胃蜂窩織炎は粘膜下層を中心とした胃壁全層における化膿性炎症性疾患であり 1,その発症頻度は稀とされている.最近では内視鏡下の生検や治療[内視鏡的粘膜切除術(EMR),内視鏡的粘膜下層剝離術(ESD)]が契機となった報告もされているが 2)~10,今回われわれは観察時に粘膜損傷を起こした上部消化管内視鏡検査(EGD)後に発症した胃蜂窩織炎の1例を経験したので報告する.

Ⅱ 症  例

患者:61歳,男性.

主訴:心窩部痛,発熱.

生活歴:飲酒(58歳まで 救護施設入所後禁酒).喫煙なし.

既往歴:アルコール性肝硬変,食道静脈瘤(60歳時 内視鏡的硬化療法・結紮術同時併用療法 endoscopic injection sclerotherapy with ligation: EISL).

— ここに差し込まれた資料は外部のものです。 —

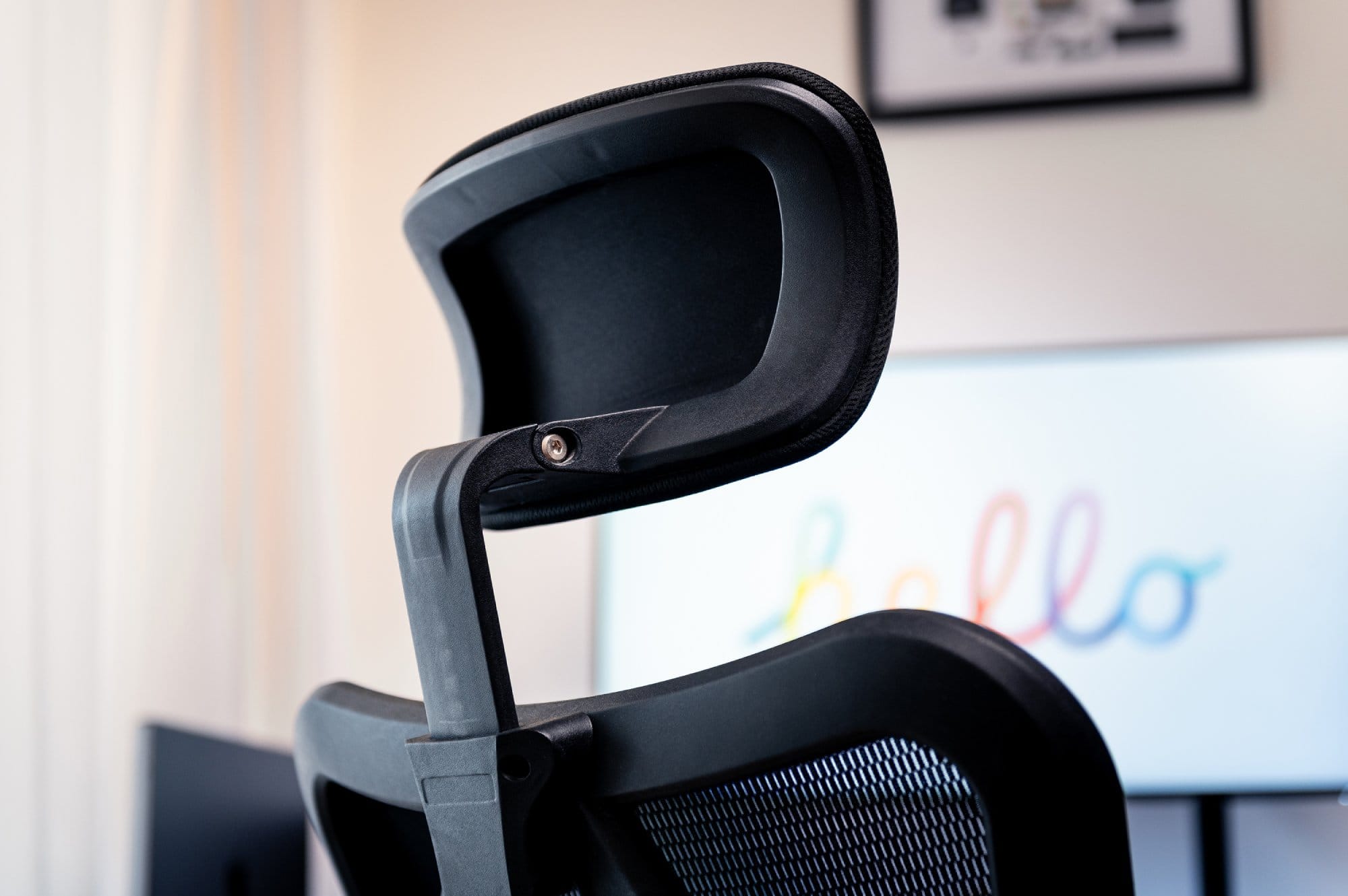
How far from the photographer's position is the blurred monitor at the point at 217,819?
3.88ft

内服薬:ボノプラザンフマル酸塩,イソロイシン・ロイシン・バリン顆粒,リファキシミン,ラクツロースシロップ65%,ウルソデオキシコール酸,センノシド.

家族歴:特記すべきことなし.

現病歴:2019年10月に当院にて治療歴のない食道静脈瘤(Lm,F2,Cb,RC1,E)に対し,EISL(5% ethanolamine oleate 2ml,EVL 8個)を施行した.術後,肝機能障害の増悪や腹水の出現なく経過したが,処置後1カ月のEGDでは軽度の門脈圧亢進症性胃症(portal hypertensive gastropathy:PHG)の出現を確認した.2020年8月4日に食道静脈瘤治療10カ月後の経過観察目的のEGDを受けた.食道胃接合部を中心に食道静脈瘤(Li,F1,Cb,RC0,S)を認めたが,治療適応となるような所見は指摘できなかった.穹窿部から胃体上部を中心にfine pink specklingが広がり,特に前壁にはsuperficial reddeningがみられた.スコープの接触や送気で胃体中部前壁,小彎,後壁の発赤部より容易に出血したが,速やかに自然止血が得られたことを確認し検査は終了した(Figure 1).EGD後9日目より心窩部痛が出現し,その翌日に40℃以上の発熱がみられたため,当院へ救急搬送された.

Figure 1 

上部消化管内視鏡検査(2020年8月4日).

a:胃体部後壁はスコープの接触で出血を認めた.

b:胃体部から穹窿部にかけてfine pink specklingがみられ,胃体部前壁はsuperficial reddeningが目立った.

来院時現症:意識清明.身長 165cm,体重 53.4kg.体温 40.1℃.血圧 150/68mmHg.脈拍 83/分整.腹部は平坦,軟で心窩部に圧痛あるも反跳痛なし.

臨床検査成績所見:WBC 6,700/μL(Stab 4%,Seg 91%),CRP 2.40mg/dLと軽度の炎症所見を認めた.そのほかの項目は8月4日と著変はなく,肝予備能はChild-Pugh分類B(8点)であった(Table 1).

Table 1 

入院時臨床検査成績.

尿検査:白血球1-2個/HPF,亜硝酸塩 陰性(Table 1).

胸腹部造影CT検査:少量の両側胸水はあるが,肺野に浸潤影なし.胆囊結石はあるが胆囊腫大なし.膵腫大なし.肝臓は萎縮し辺縁凹凸が目立つが肝内に明らかな腫瘤なし.びまん性の胃壁肥厚はあるが,明らかな虚血性変化は認めず.胃体上部前壁に膿瘍を疑う低吸収域を認めた(Figure 2).

Figure 2 

腹部造影CT検査所見(第1病日).

a:胃体上部後壁に膿瘍を疑う低吸収域を認める(黄色矢印部分).

b:胃はびまん性に壁肥厚している.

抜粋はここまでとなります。